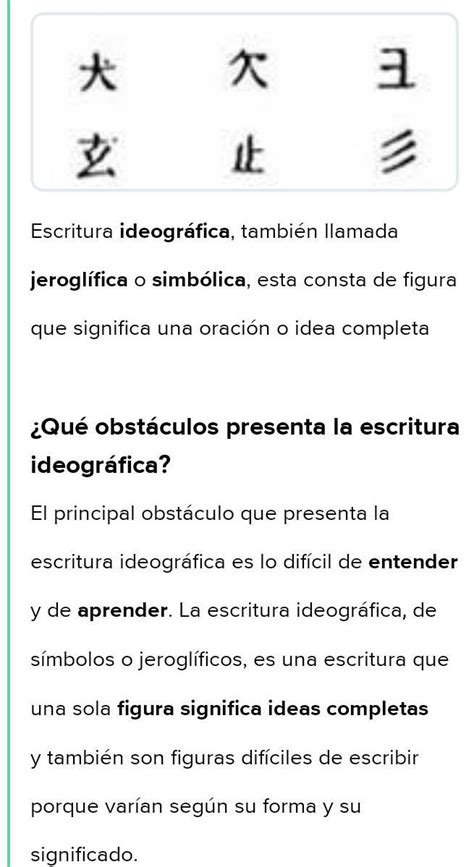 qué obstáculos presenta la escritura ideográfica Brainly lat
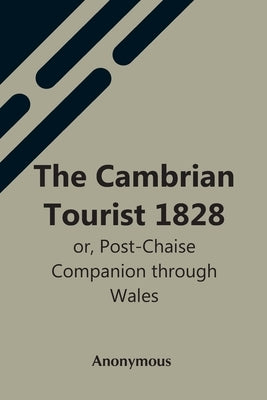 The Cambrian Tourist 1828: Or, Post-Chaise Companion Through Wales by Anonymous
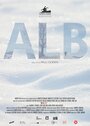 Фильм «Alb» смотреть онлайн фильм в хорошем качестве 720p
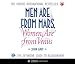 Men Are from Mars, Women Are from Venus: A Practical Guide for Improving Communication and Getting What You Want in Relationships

= = = = =

- **What the task asks**
Output, exactly and without pictures, the span of lines that starts at the line containing "хорошем качестве 720p" and ends at the last line above.

- **Exercise result**
 Фильм «Alb» смотреть онлайн фильм в хорошем качестве 720p
 Men Are from Mars, Women Are from Venus: A Practical Guide for Improving Communication and Getting What You Want in Relationships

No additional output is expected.